# Assignment
In your copy, reproduce the entries exactly as they are, minus the images.

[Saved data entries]
►
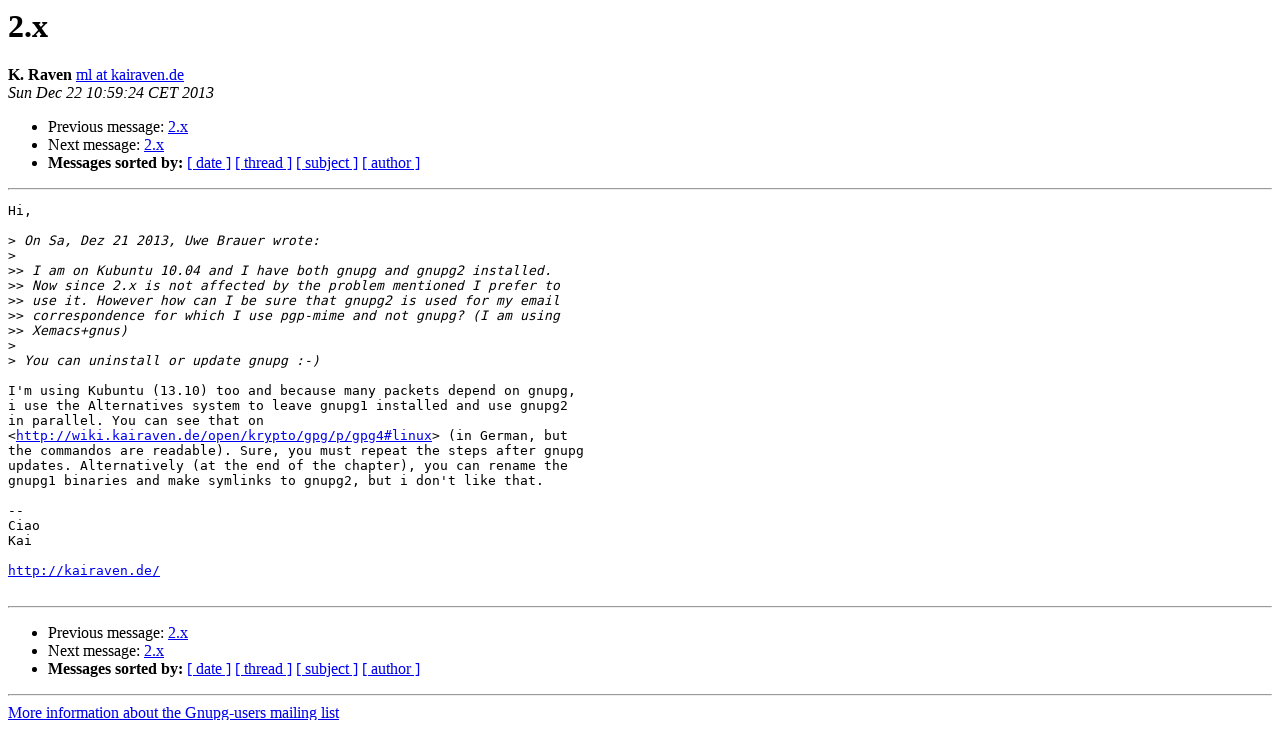

--- FILE ---
content_type: text/html
request_url: https://lists.gnupg.org/pipermail/gnupg-users/2013-December/048581.html
body_size: 3103
content:
<!DOCTYPE HTML PUBLIC "-//W3C//DTD HTML 4.01 Transitional//EN">
<HTML>
 <HEAD>
   <TITLE> 2.x
   </TITLE>
   <LINK REL="Index" HREF="index.html" >
   <LINK REL="made" HREF="mailto:gnupg-users%40gnupg.org?Subject=Re%3A%202.x&In-Reply-To=%3C52B6B7FC.9090409%40kairaven.de%3E">
   <META NAME="robots" CONTENT="index,nofollow">
   <style type="text/css">
       pre {
           white-space: pre-wrap;       /* css-2.1, curent FF, Opera, Safari */
           }
   </style>
   <META http-equiv="Content-Type" content="text/html; charset=us-ascii">
   <LINK REL="Previous"  HREF="048580.html">
   <LINK REL="Next"  HREF="048583.html">
 </HEAD>
 <BODY BGCOLOR="#ffffff">
   <H1>2.x</H1>
    <B>K. Raven</B> 
    <A HREF="mailto:gnupg-users%40gnupg.org?Subject=Re%3A%202.x&In-Reply-To=%3C52B6B7FC.9090409%40kairaven.de%3E"
       TITLE="2.x">ml at kairaven.de
       </A><BR>
    <I>Sun Dec 22 10:59:24 CET 2013</I>
    <P><UL>
        <LI>Previous message: <A HREF="048580.html">2.x
</A></li>
        <LI>Next message: <A HREF="048583.html">2.x
</A></li>
         <LI> <B>Messages sorted by:</B> 
              <a href="date.html#48581">[ date ]</a>
              <a href="thread.html#48581">[ thread ]</a>
              <a href="subject.html#48581">[ subject ]</a>
              <a href="author.html#48581">[ author ]</a>
         </LI>
       </UL>
    <HR>  
<!--beginarticle-->
<PRE>Hi,

&gt;<i> On Sa, Dez 21 2013, Uwe Brauer wrote:
</I>&gt;<i> 
</I>&gt;&gt;<i> I am on Kubuntu 10.04 and I have both gnupg and gnupg2 installed.
</I>&gt;&gt;<i> Now since 2.x is not affected by the problem mentioned I prefer to
</I>&gt;&gt;<i> use it. However how can I be sure that gnupg2 is used for my email 
</I>&gt;&gt;<i> correspondence for which I use pgp-mime and not gnupg? (I am using 
</I>&gt;&gt;<i> Xemacs+gnus)
</I>&gt;<i> 
</I>&gt;<i> You can uninstall or update gnupg :-)
</I>
I'm using Kubuntu (13.10) too and because many packets depend on gnupg,
i use the Alternatives system to leave gnupg1 installed and use gnupg2
in parallel. You can see that on
&lt;<A HREF="http://wiki.kairaven.de/open/krypto/gpg/p/gpg4#linux">http://wiki.kairaven.de/open/krypto/gpg/p/gpg4#linux</A>&gt; (in German, but
the commandos are readable). Sure, you must repeat the steps after gnupg
updates. Alternatively (at the end of the chapter), you can rename the
gnupg1 binaries and make symlinks to gnupg2, but i don't like that.

-- 
Ciao
Kai

<A HREF="http://kairaven.de/">http://kairaven.de/</A>

</PRE>





<!--endarticle-->
    <HR>
    <P><UL>
        <!--threads-->
	<LI>Previous message: <A HREF="048580.html">2.x
</A></li>
	<LI>Next message: <A HREF="048583.html">2.x
</A></li>
         <LI> <B>Messages sorted by:</B> 
              <a href="date.html#48581">[ date ]</a>
              <a href="thread.html#48581">[ thread ]</a>
              <a href="subject.html#48581">[ subject ]</a>
              <a href="author.html#48581">[ author ]</a>
         </LI>
       </UL>

<hr>
<a href="http://lists.gnupg.org/mailman/listinfo/gnupg-users">More information about the Gnupg-users
mailing list</a><br>
</body></html>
◄
# Your response
--- FILE ---
content_type: text/html
request_url: https://lists.gnupg.org/pipermail/gnupg-users/2013-December/048581.html
body_size: 3103
content:
<!DOCTYPE HTML PUBLIC "-//W3C//DTD HTML 4.01 Transitional//EN">
<HTML>
 <HEAD>
   <TITLE> 2.x
   </TITLE>
   <LINK REL="Index" HREF="index.html" >
   <LINK REL="made" HREF="mailto:gnupg-users%40gnupg.org?Subject=Re%3A%202.x&In-Reply-To=%3C52B6B7FC.9090409%40kairaven.de%3E">
   <META NAME="robots" CONTENT="index,nofollow">
   <style type="text/css">
       pre {
           white-space: pre-wrap;       /* css-2.1, curent FF, Opera, Safari */
           }
   </style>
   <META http-equiv="Content-Type" content="text/html; charset=us-ascii">
   <LINK REL="Previous"  HREF="048580.html">
   <LINK REL="Next"  HREF="048583.html">
 </HEAD>
 <BODY BGCOLOR="#ffffff">
   <H1>2.x</H1>
    <B>K. Raven</B> 
    <A HREF="mailto:gnupg-users%40gnupg.org?Subject=Re%3A%202.x&In-Reply-To=%3C52B6B7FC.9090409%40kairaven.de%3E"
       TITLE="2.x">ml at kairaven.de
       </A><BR>
    <I>Sun Dec 22 10:59:24 CET 2013</I>
    <P><UL>
        <LI>Previous message: <A HREF="048580.html">2.x
</A></li>
        <LI>Next message: <A HREF="048583.html">2.x
</A></li>
         <LI> <B>Messages sorted by:</B> 
              <a href="date.html#48581">[ date ]</a>
              <a href="thread.html#48581">[ thread ]</a>
              <a href="subject.html#48581">[ subject ]</a>
              <a href="author.html#48581">[ author ]</a>
         </LI>
       </UL>
    <HR>  
<!--beginarticle-->
<PRE>Hi,

&gt;<i> On Sa, Dez 21 2013, Uwe Brauer wrote:
</I>&gt;<i> 
</I>&gt;&gt;<i> I am on Kubuntu 10.04 and I have both gnupg and gnupg2 installed.
</I>&gt;&gt;<i> Now since 2.x is not affected by the problem mentioned I prefer to
</I>&gt;&gt;<i> use it. However how can I be sure that gnupg2 is used for my email 
</I>&gt;&gt;<i> correspondence for which I use pgp-mime and not gnupg? (I am using 
</I>&gt;&gt;<i> Xemacs+gnus)
</I>&gt;<i> 
</I>&gt;<i> You can uninstall or update gnupg :-)
</I>
I'm using Kubuntu (13.10) too and because many packets depend on gnupg,
i use the Alternatives system to leave gnupg1 installed and use gnupg2
in parallel. You can see that on
&lt;<A HREF="http://wiki.kairaven.de/open/krypto/gpg/p/gpg4#linux">http://wiki.kairaven.de/open/krypto/gpg/p/gpg4#linux</A>&gt; (in German, but
the commandos are readable). Sure, you must repeat the steps after gnupg
updates. Alternatively (at the end of the chapter), you can rename the
gnupg1 binaries and make symlinks to gnupg2, but i don't like that.

-- 
Ciao
Kai

<A HREF="http://kairaven.de/">http://kairaven.de/</A>

</PRE>





<!--endarticle-->
    <HR>
    <P><UL>
        <!--threads-->
	<LI>Previous message: <A HREF="048580.html">2.x
</A></li>
	<LI>Next message: <A HREF="048583.html">2.x
</A></li>
         <LI> <B>Messages sorted by:</B> 
              <a href="date.html#48581">[ date ]</a>
              <a href="thread.html#48581">[ thread ]</a>
              <a href="subject.html#48581">[ subject ]</a>
              <a href="author.html#48581">[ author ]</a>
         </LI>
       </UL>

<hr>
<a href="http://lists.gnupg.org/mailman/listinfo/gnupg-users">More information about the Gnupg-users
mailing list</a><br>
</body></html>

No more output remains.